Según el pasaje proporcionado, ¿en qué fincas se daban las clases?

**PASAJE PROPORCIONADO:**

##############################

Las clases se daban entre un ambiente distendido y festivo en Urabá, en las fincas La Veintiuno y La Quince, ambas de propiedad de Carlos Castaño. Al hijo ilustre de Amalfi le encantaba la erudición con la que manejaba el tema de la lucha anticomunista aquel catedrático. Por eso, un día antes de empezar la charla, mandaba matar novillos y hacía un asado pantagruélico con el fin de agasajar a su maestro. Decían, incluso, que este oficial de reserva tenía una oficina ahí mismo, en la finca La veintiuno, por disposición de sus amigos los paracos.

##############################

**SEGMENTO DE DATOS:**
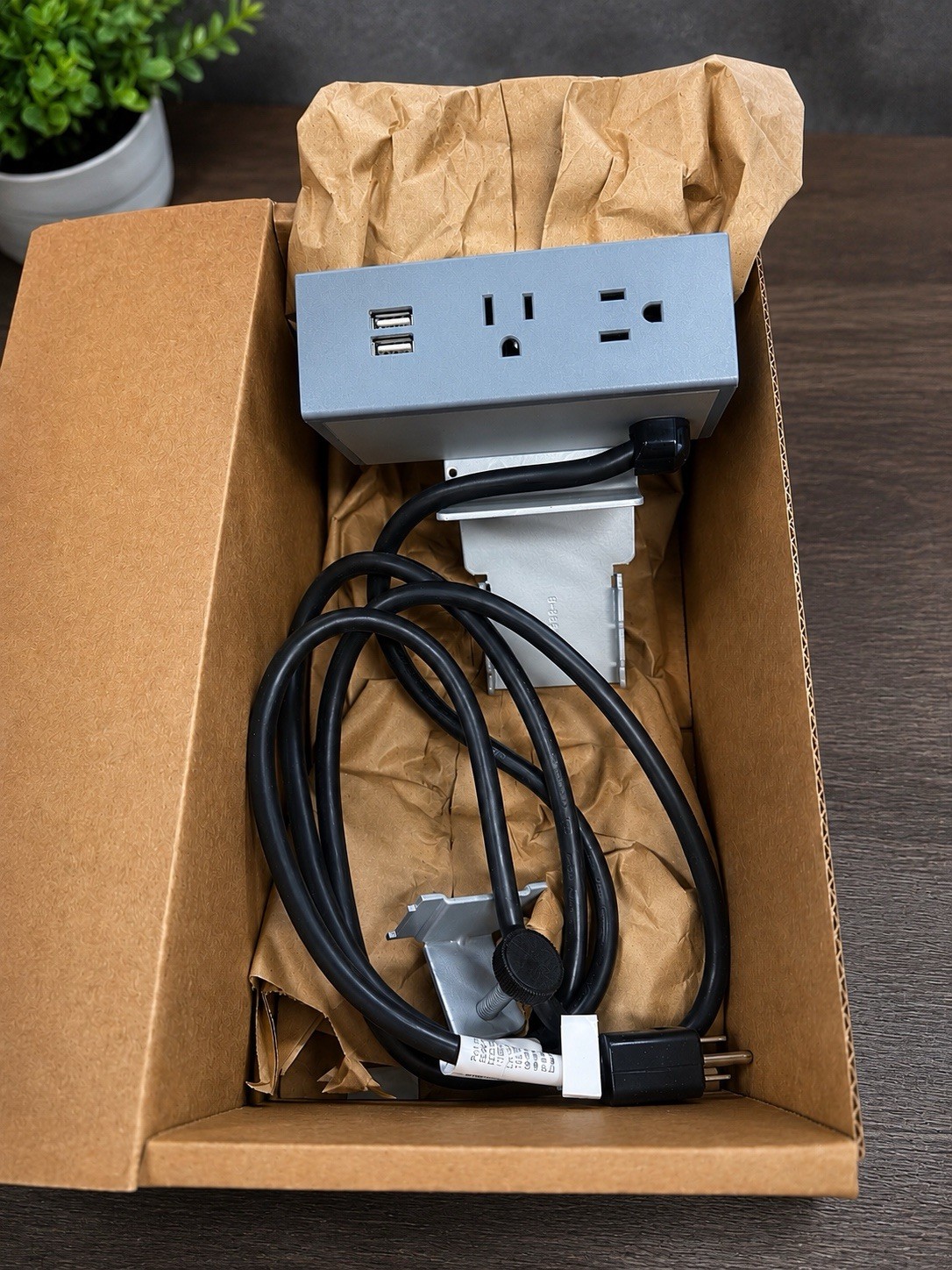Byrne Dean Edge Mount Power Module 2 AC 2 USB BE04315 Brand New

##############################

**RESULTADO:**
En las fincas La Veintiuno y La Quince, en Urabá.